The first creature to right itself slammed its fist into the window and cracked it, but it must not have been strong enough because the window held. At least, until another one of the ghouls joined the first one with its own flailing fist. Then a third and a fourth began ramming their entire bodies—one was using its skull—until the glass panes began cracking under the frenzied assault.
Keo took a couple of steps back, ejected the magazine, shoved it into his pack, and pulled out a fresh one from a pouch around his waist and slammed it home. He shot the first ghoul that made it through the jagged opening in one of the panes. It fell forward into the room, landing awkwardly on its skull.
The others continued scrambling inside, undeterred, fighting to be the first one in.

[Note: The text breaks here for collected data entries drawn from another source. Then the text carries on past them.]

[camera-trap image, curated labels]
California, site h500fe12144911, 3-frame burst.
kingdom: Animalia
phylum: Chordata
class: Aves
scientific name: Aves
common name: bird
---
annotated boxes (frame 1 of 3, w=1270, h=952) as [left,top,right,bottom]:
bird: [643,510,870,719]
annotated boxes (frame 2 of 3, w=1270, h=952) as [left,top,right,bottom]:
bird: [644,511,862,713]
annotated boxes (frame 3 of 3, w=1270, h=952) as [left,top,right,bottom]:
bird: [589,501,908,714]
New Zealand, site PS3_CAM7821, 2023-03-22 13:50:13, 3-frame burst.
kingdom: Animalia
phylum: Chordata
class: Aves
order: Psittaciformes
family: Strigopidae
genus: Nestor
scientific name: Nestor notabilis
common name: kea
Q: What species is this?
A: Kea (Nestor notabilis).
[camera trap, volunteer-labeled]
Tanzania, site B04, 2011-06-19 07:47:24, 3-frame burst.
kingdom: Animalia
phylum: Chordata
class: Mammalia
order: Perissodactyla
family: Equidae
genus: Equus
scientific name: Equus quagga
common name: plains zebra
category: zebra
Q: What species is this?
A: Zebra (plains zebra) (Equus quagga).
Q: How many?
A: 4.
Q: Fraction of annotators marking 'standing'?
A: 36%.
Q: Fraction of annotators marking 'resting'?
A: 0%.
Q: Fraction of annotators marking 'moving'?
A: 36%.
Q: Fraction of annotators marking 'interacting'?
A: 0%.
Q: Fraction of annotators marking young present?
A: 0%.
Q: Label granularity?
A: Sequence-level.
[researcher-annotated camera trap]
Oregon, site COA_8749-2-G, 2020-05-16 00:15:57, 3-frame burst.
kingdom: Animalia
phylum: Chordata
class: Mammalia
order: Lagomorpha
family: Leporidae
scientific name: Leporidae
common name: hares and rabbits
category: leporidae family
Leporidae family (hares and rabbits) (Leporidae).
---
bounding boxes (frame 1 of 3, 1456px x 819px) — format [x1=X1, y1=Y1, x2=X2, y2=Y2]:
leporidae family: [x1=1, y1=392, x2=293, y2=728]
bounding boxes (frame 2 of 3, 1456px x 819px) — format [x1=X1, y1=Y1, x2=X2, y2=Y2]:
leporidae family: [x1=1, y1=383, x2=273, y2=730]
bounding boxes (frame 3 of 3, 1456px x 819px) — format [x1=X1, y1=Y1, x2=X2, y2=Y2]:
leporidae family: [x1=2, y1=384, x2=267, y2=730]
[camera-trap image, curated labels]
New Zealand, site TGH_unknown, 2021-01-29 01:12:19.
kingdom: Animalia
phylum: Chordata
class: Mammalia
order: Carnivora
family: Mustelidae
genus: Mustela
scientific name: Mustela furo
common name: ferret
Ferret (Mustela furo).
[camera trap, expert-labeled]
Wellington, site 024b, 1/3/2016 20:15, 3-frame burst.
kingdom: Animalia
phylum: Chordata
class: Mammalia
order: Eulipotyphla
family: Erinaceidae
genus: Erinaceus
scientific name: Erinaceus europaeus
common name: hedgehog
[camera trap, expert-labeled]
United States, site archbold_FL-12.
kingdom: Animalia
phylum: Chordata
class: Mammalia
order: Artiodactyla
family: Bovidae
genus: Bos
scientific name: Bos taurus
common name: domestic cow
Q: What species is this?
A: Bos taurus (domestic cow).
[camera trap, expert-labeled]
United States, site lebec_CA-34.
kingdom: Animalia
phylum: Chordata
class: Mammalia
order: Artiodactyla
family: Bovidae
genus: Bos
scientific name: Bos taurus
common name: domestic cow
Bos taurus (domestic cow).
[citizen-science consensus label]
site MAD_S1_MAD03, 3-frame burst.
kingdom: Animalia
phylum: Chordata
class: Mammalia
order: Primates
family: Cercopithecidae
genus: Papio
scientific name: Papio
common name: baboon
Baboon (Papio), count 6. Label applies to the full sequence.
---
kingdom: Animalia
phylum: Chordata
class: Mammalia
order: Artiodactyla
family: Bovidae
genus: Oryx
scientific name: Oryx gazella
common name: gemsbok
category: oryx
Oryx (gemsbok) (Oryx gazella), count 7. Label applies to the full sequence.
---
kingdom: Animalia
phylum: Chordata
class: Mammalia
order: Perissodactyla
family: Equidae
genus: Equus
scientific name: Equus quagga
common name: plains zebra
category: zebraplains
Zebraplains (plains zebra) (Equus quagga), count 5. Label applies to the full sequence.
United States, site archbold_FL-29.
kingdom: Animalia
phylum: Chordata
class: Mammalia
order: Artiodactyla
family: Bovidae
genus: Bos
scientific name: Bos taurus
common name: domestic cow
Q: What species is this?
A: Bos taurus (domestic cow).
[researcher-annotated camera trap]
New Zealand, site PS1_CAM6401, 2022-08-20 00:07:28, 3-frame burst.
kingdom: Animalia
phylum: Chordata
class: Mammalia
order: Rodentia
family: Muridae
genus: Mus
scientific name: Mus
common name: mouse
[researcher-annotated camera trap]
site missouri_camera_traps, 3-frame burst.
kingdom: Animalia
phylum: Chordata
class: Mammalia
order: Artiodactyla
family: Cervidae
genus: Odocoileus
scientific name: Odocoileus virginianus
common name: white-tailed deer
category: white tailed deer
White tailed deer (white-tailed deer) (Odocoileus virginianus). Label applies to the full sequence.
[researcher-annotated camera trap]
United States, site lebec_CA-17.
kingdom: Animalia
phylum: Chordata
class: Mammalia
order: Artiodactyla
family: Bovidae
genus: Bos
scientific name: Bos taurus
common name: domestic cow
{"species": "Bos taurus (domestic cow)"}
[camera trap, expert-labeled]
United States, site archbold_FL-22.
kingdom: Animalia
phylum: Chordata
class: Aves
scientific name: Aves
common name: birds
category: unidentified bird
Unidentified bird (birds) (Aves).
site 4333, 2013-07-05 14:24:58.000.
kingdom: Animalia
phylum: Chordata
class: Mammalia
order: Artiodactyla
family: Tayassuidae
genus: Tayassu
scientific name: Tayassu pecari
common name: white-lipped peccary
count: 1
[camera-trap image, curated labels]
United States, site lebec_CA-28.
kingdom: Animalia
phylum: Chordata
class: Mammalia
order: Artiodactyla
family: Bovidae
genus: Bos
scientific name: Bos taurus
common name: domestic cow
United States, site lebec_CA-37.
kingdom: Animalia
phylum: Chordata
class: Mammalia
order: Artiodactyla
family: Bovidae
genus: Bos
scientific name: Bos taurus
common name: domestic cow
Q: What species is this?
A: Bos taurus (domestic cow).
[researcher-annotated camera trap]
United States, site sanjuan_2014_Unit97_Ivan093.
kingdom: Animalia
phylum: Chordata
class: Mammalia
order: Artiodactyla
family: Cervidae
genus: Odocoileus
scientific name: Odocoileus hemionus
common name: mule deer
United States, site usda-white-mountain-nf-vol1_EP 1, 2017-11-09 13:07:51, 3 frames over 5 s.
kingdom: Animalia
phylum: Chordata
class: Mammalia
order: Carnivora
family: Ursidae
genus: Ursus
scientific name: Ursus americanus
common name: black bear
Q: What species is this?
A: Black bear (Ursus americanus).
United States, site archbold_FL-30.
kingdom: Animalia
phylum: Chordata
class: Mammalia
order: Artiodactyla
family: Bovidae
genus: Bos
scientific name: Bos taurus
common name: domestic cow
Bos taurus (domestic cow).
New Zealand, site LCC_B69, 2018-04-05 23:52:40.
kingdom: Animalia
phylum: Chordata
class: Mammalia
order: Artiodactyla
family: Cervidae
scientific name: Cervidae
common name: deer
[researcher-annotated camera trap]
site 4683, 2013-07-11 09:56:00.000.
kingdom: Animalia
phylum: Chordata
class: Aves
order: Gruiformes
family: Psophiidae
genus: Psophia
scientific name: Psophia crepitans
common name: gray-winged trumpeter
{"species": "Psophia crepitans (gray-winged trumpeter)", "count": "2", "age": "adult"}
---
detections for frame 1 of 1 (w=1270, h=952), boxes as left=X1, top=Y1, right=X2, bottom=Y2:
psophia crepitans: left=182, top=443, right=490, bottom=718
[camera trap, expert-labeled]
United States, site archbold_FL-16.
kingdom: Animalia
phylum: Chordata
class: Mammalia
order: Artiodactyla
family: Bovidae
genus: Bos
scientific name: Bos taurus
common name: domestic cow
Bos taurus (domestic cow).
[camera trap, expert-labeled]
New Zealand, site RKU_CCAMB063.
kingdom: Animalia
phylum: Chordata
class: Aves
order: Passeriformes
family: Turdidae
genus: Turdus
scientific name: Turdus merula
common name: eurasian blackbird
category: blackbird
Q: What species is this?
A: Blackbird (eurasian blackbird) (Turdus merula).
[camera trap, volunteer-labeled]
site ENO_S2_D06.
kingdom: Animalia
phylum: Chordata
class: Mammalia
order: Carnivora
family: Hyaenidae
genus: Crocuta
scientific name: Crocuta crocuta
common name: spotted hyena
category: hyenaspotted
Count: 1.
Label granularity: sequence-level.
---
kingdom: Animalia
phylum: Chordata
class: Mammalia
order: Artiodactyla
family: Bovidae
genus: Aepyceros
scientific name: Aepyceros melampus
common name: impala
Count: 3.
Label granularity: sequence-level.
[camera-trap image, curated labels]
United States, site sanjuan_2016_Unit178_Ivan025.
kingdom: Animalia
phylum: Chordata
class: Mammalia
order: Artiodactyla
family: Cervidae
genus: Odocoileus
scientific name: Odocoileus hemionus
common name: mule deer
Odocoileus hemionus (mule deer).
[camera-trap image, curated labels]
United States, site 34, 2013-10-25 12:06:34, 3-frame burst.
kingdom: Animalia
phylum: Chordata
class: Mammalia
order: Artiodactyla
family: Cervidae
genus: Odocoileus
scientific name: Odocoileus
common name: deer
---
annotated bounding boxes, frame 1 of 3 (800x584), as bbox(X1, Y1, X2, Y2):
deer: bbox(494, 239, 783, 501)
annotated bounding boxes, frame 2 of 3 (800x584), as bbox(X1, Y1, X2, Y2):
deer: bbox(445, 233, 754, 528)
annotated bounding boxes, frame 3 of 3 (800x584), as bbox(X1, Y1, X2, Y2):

He strafed the window, emptying the magazine, and watched with morbid fascination as the mass of black, pruned flesh and skeletal bodies corralled within the four walls of the catwalk outside. The congestion didn’t slow them at all, and even more were falling out of the sky like endless raindrops.
Silver bullets or not, he wasn’t going to stop them. Not even close.
 
; He fled, making a run for the door, grabbing it and pulling it open without a problem, and lunged into darkness. His eyes quickly adjusted, picking out the banisters at the other end of the hallway. Keo ran for it when his forehead hit something soft. He slid to a stop and looked up at a rope dangling from the ceiling.
Crash!
From below him on the first floor, the unmistakable noise of glass breaking.
Then another crash!, followed by another…
He grabbed the piece of rope and yanked it. The frame of the attic door appeared in the darkness as it opened up from the ceiling. Keo grabbed the ladder and pulled even as something smashed into the door behind him.
Thoom-thoom-thoom!
He shut the noises out—from below him, from behind him—everywhere.
Scrambled up the stairs and ignored the last few steps and jumped upward onto the wooden scaffolding above. Clouds of dust that had been gathering for the last year erupted around him. Twisting, he grabbed the ladder and pulled it up, making sure to bring the dangling rope along with him. Before the door could slam shut and join the tumultuous symphony of chaos exploding below him, Keo grabbed it at the last second, slowing its speed, and cautiously—painfully slowly, almost as if in slow-motion—tapped it shut.
Darkness swamped him, taking away what little light he had with the attic door open. The tap-tap-tap of bare feet against the wooded hallway floor filtered up from the room below him, overwhelming everything, including his own ragged breathing. There were no peepholes, so Keo had to only go with what his ears could pick up.
Footsteps on the stairs, rushing down, then up, then down again.
They were searching for him, an endless wave of the creatures moving through the hallway below, in and out of doors and rooms.
Keo moved into a sitting position facing the door in the floor, the submachine gun resting between his legs. Something small and furry scrambled next to him in the darkness, brushing up against his right arm. It was all he could do not to open fire on it. Instead, he gritted his teeth and listened to the creature burrowing through attic insulation, more afraid of him than he was of it. Or maybe that was just wishful thinking on his part.